Momentum ist ein Begriff, der vielfältig verwendet wird und deshalb manchmal Verwirrung verursacht. Grundsätzlich gibt es zwei Arten, wie man es an den Märkten messen kann. Entweder im Vergleich vieler Aktien untereinander (Querschnittsbetrachtung bzw. relatives Momentum) oder eines Wertes zu sich selbst (Zeitreihenbetrachtung bzw. absolutes Momentum):
● Cross Sectional Momentum basiert auf der Annahme, dass sich die relativen Trends der jüngsten Vergangenheit fortsetzen. Die Strategie ist Long (Short) in Werten, die eine Outperformance (Underperformance) aufweisen. Der Ansatz ist marktneutral (Alpha-Strategie) und wird als Winner-Minus-Loser (WML) Portfolio bezeichnet. Die Performance soll demnach aus der Renditedifferenz beider Portfolios resultieren. In der Praxis wird diese Strategie auf möglichst homogene Aktien eines Index oder einer Region angewendet, die eine hohe positive Korrelation zueinander aufweisen.

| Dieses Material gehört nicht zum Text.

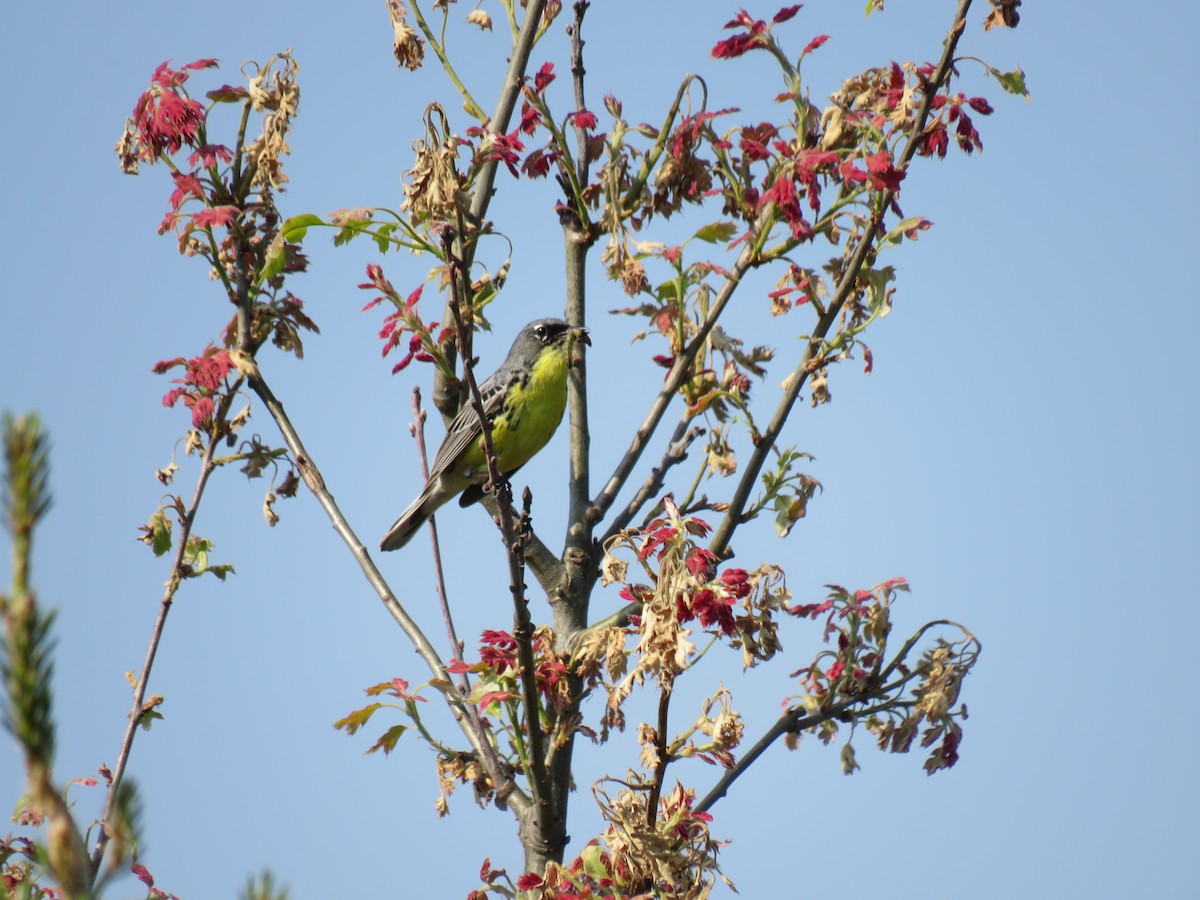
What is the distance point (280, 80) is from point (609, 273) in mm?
1653

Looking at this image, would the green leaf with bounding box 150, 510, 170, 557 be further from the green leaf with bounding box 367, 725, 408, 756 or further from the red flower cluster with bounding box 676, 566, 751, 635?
the red flower cluster with bounding box 676, 566, 751, 635

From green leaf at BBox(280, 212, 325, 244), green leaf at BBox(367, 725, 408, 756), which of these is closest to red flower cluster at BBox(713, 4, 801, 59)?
green leaf at BBox(280, 212, 325, 244)

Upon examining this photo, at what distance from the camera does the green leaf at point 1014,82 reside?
4.80 m

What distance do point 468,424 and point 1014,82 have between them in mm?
3655

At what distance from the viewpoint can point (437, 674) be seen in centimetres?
489

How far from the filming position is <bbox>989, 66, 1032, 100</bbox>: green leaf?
480cm

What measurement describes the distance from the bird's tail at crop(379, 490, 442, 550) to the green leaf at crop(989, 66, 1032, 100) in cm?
454

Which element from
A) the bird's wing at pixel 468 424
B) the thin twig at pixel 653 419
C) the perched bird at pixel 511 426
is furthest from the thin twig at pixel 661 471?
the perched bird at pixel 511 426

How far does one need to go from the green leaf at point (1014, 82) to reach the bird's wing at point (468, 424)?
2983 millimetres

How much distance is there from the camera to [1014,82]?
15.9 ft

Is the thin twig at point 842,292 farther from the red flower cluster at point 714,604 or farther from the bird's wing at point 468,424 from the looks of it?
the bird's wing at point 468,424

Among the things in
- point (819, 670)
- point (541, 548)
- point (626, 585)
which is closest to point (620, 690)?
point (626, 585)

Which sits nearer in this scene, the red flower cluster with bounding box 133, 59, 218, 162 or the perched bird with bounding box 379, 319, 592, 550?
the red flower cluster with bounding box 133, 59, 218, 162

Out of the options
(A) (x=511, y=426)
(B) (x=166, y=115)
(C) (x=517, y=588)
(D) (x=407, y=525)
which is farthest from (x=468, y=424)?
(C) (x=517, y=588)
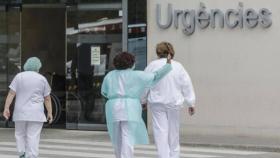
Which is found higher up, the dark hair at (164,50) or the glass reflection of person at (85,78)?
the dark hair at (164,50)

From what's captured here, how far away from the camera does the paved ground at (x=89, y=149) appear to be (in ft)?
44.0

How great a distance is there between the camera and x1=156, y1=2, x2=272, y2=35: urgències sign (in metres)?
15.9

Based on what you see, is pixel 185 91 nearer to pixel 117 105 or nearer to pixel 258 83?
pixel 117 105

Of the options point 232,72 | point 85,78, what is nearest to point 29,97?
point 232,72

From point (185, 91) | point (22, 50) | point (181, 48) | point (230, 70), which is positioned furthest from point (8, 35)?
point (185, 91)

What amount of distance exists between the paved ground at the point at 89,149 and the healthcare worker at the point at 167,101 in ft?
9.82

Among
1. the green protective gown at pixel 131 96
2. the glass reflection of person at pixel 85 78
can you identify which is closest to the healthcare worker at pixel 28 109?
the green protective gown at pixel 131 96

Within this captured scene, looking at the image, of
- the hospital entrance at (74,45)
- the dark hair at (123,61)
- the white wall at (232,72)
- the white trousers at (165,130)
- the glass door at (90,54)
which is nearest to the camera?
the dark hair at (123,61)

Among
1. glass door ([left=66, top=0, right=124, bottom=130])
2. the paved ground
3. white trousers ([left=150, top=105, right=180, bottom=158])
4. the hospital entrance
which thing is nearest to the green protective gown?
white trousers ([left=150, top=105, right=180, bottom=158])

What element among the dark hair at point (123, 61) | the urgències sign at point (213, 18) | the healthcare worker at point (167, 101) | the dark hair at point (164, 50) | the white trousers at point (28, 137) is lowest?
the white trousers at point (28, 137)

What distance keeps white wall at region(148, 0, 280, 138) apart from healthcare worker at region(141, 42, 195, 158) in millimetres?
5918

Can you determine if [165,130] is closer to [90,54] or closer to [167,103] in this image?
[167,103]

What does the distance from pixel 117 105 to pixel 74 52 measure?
9.12m

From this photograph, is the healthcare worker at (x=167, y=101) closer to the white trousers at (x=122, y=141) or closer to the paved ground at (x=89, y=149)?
the white trousers at (x=122, y=141)
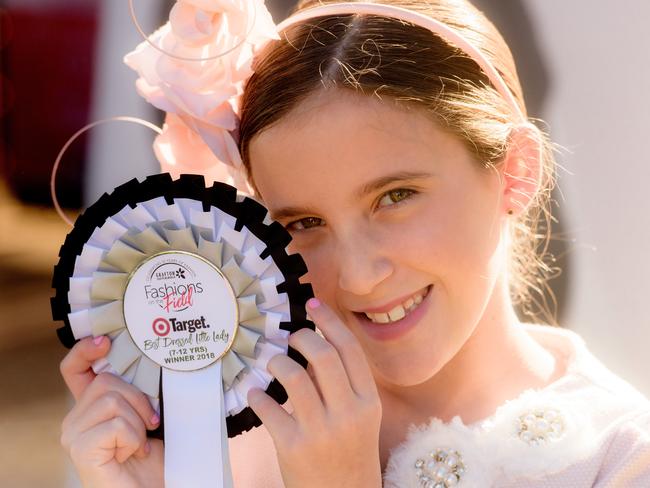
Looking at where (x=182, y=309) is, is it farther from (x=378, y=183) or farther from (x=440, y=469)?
(x=440, y=469)

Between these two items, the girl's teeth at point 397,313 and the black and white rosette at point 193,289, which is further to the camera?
the girl's teeth at point 397,313

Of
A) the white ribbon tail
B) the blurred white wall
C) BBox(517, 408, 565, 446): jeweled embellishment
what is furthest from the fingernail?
the blurred white wall

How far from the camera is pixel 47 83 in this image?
2812 millimetres

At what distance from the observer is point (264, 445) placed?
61.6 inches

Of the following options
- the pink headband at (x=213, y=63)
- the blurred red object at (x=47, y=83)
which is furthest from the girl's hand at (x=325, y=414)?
the blurred red object at (x=47, y=83)

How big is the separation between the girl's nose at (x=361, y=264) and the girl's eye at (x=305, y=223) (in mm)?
101

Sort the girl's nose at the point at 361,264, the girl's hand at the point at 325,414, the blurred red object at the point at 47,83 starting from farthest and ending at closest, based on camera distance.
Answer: the blurred red object at the point at 47,83, the girl's nose at the point at 361,264, the girl's hand at the point at 325,414

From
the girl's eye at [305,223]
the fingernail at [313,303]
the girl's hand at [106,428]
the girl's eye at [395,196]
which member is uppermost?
the girl's eye at [305,223]

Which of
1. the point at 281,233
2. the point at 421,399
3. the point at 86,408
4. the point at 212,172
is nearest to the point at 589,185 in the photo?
the point at 421,399

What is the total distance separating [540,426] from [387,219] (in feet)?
1.35

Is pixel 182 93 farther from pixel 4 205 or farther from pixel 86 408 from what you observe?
pixel 4 205

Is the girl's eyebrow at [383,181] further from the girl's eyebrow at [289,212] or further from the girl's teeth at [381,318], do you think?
the girl's teeth at [381,318]

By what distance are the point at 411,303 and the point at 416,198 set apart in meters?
0.17

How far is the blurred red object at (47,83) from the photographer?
2693mm
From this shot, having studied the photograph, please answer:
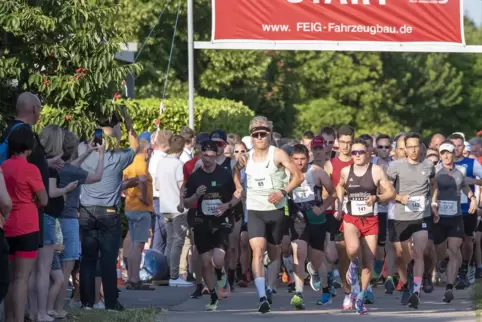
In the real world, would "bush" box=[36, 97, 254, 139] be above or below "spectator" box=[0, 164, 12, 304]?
above

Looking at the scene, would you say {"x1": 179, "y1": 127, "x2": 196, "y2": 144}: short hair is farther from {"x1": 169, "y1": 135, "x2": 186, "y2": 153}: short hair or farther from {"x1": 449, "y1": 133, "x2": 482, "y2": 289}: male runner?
{"x1": 449, "y1": 133, "x2": 482, "y2": 289}: male runner

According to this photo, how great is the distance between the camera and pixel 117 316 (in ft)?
41.9

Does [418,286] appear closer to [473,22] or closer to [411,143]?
[411,143]

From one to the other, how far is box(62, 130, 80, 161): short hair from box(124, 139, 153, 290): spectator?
427 cm

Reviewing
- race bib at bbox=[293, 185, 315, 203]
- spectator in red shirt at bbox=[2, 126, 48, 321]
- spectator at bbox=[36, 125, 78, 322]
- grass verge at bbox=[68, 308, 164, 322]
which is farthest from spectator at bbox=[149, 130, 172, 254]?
spectator in red shirt at bbox=[2, 126, 48, 321]

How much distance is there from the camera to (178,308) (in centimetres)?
1484

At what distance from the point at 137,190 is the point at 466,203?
4.85 m

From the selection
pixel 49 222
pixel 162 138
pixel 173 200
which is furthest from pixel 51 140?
pixel 162 138

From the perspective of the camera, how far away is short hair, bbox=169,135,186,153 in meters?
17.6

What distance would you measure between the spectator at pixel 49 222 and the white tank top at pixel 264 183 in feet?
9.23

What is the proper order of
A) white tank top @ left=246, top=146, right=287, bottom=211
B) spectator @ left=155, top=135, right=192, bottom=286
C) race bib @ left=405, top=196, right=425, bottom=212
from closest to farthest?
white tank top @ left=246, top=146, right=287, bottom=211 → race bib @ left=405, top=196, right=425, bottom=212 → spectator @ left=155, top=135, right=192, bottom=286

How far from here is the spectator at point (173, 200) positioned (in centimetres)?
1780

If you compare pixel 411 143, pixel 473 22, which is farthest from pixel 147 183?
pixel 473 22

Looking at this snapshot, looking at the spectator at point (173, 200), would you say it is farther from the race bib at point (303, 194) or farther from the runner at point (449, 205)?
the runner at point (449, 205)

● Time Series Momentum basiert auf der Annahme, dass sich die absoluten Trends der jüngsten Vergangenheit fortsetzen. Die Strategie ist Long (Short) in Werten, die eine aufwärts (abwärts) gerichtete Bewegungsrichtung aufweisen. Der Ansatz hat einen Long- oder Short-Bias (Beta-Strategie) und wird als Trendfolge bezeichnet. Die absolute Performance soll demnach sowohl aus Long- als auch aus Short-Positionen resultieren. In der Praxis wird diese Strategie mit Futures auf möglichst heterogene Anlageklassen angewendet, deren Korrelation zueinander gering bzw. nahe null ist.
Cross Sectional Momentum
Schauen wir uns das Cross Sectional Momentum genauer an. Man rankt zum Beispiel die Aktien des S&P 500 über 6 Monate, geht in den Top (Flop) 10% der Titel long (short) und hält die Portfolios für 3 Monate. Bei diesem Beispiel handelt es sich um eine 6-3-Strategie. Manchmal wird noch 1 Monat als Abstand zwischen Ranking- und Halte-Periode verwendet, um kurzfristige Reversals zu vermeiden. Dann ist es eine 6-1-3 Strategie. Nach diesem Muster lassen sich verschiedene Ranking- und Halteperioden kurz und treffend bezeichnen.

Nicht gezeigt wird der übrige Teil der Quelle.